Opened 9 months ago

Closed 8 months ago

#2758 closed help (fixed)

Rose gui not working on xcs

Reported by: ChrisWells Owned by: um_support
Component: Rose/Cylc Keywords:
Cc: Platform: Monsoon2
UM Version:

Description

Hi,

As exvmsrose will be retired on 12 February, I tried using it on xcs. But when I try and copy a suite I get the attached error. Copying still works on exvmsrose.

Do you know what this error means?

Cheers,
Chris

Attachments (1)

Rose.png (305.8 KB) - added by ChrisWells 9 months ago.

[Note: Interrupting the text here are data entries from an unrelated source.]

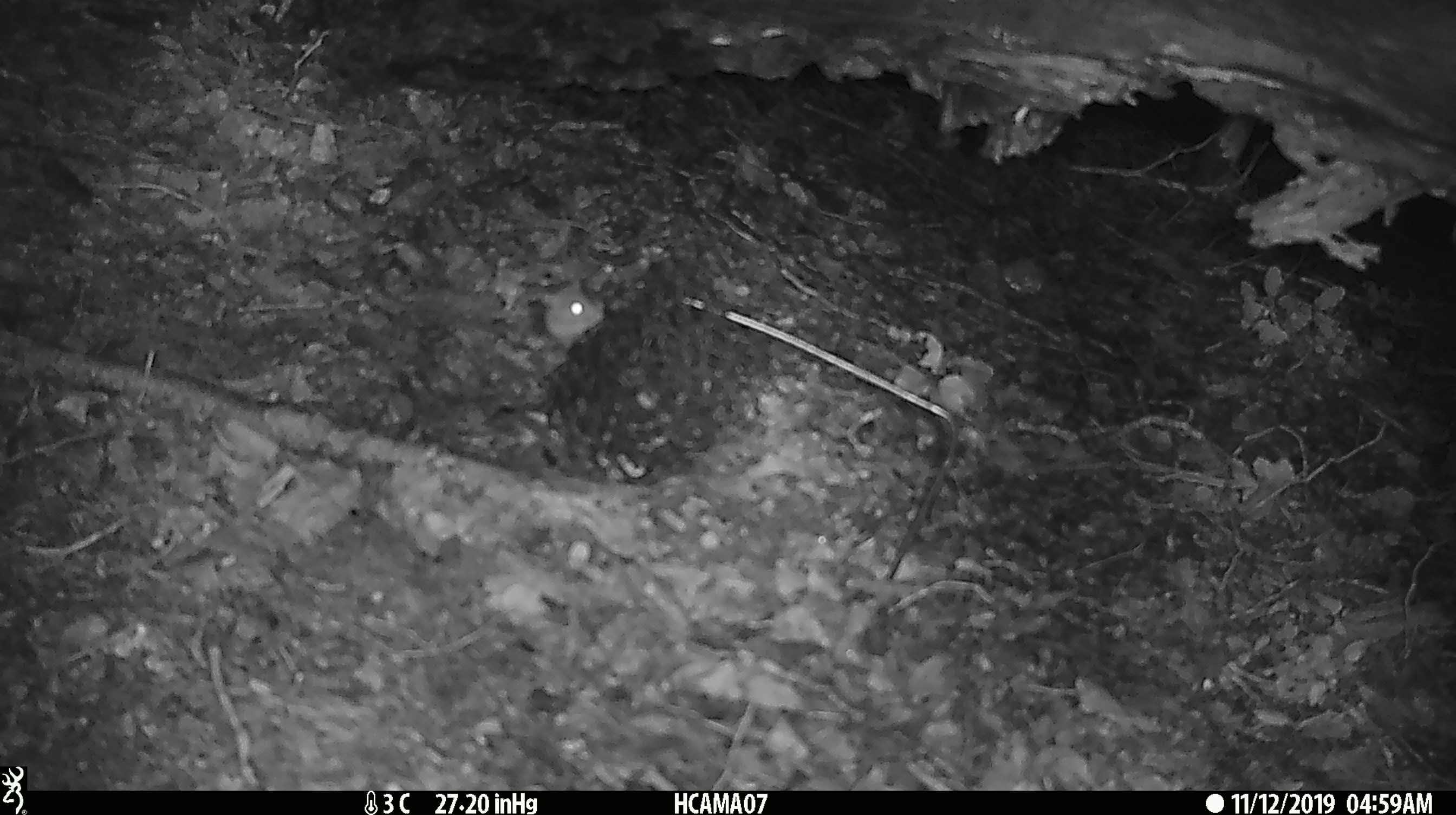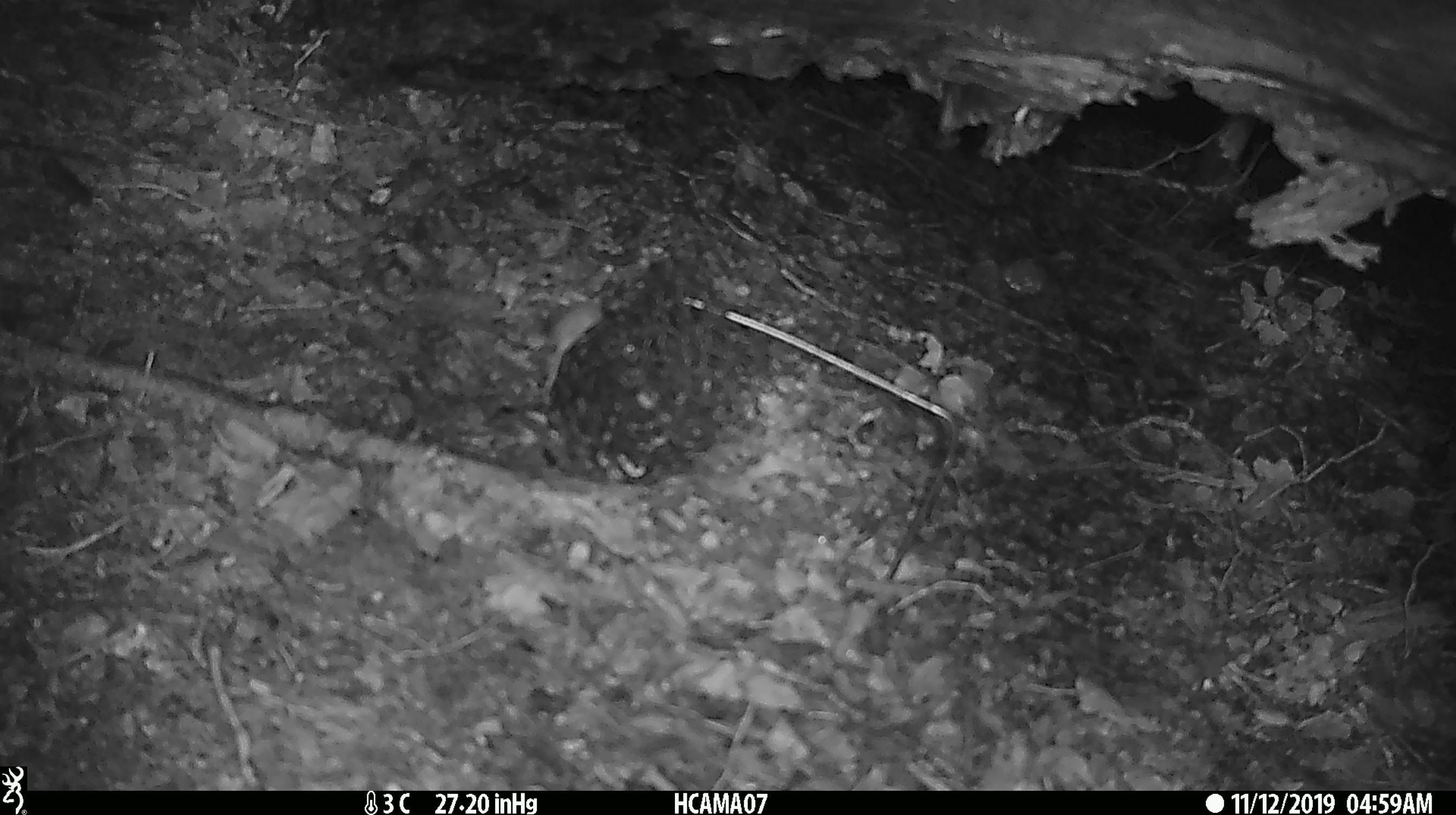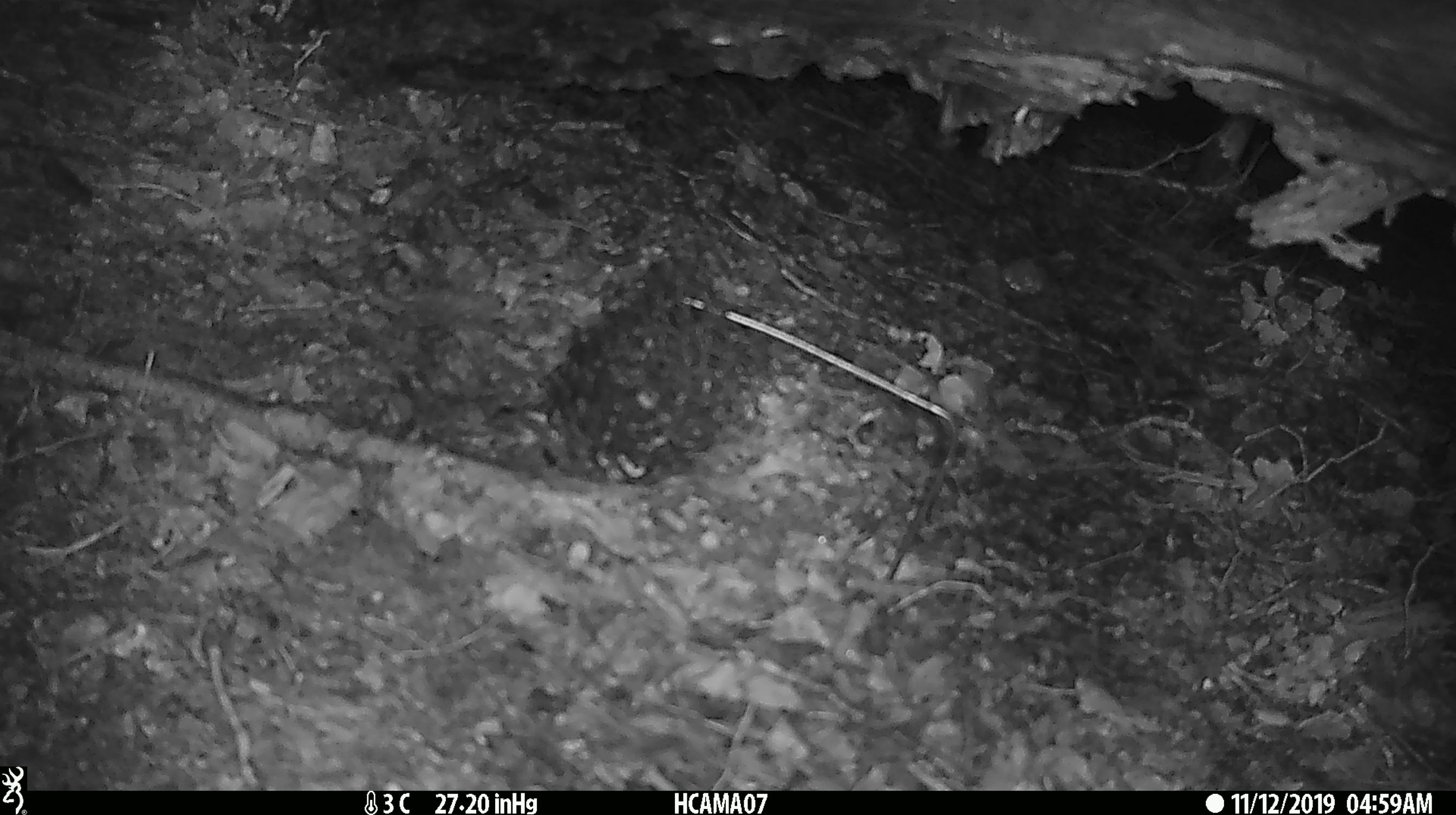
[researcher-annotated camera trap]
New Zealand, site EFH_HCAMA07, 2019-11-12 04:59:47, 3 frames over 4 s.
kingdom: Animalia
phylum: Chordata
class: Mammalia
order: Rodentia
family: Muridae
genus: Mus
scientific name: Mus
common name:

Download all attachments as: .zip

Change History (40)

Changed 9 months ago by ChrisWells

comment:1 Changed 9 months ago by dcase

Chris,
the error isn't attached, but it's almost certainly because XCS is being patched at the moment.

The message from the Yammer group is:

"Announcement: Patching XCS starting 04:00 Wednesday 6th - 11:00 Thursday 7th February 2019

We will be patching XCS and its associated Lustre file-systems with the latest updates available from Cray. This will result in an extended outage to both Monsoon and NEXCS.

Starting at 0400 local all user work will be drained. At 0800 local access to the systems will be made unavailable and patching will begin.

The scale of the patching is extensive. We will return the machine to service as soon as possible, but the system may be unavailable until the next morning. Keep an eye on this Yammer group for updates. XCE and XCF will be available as usual."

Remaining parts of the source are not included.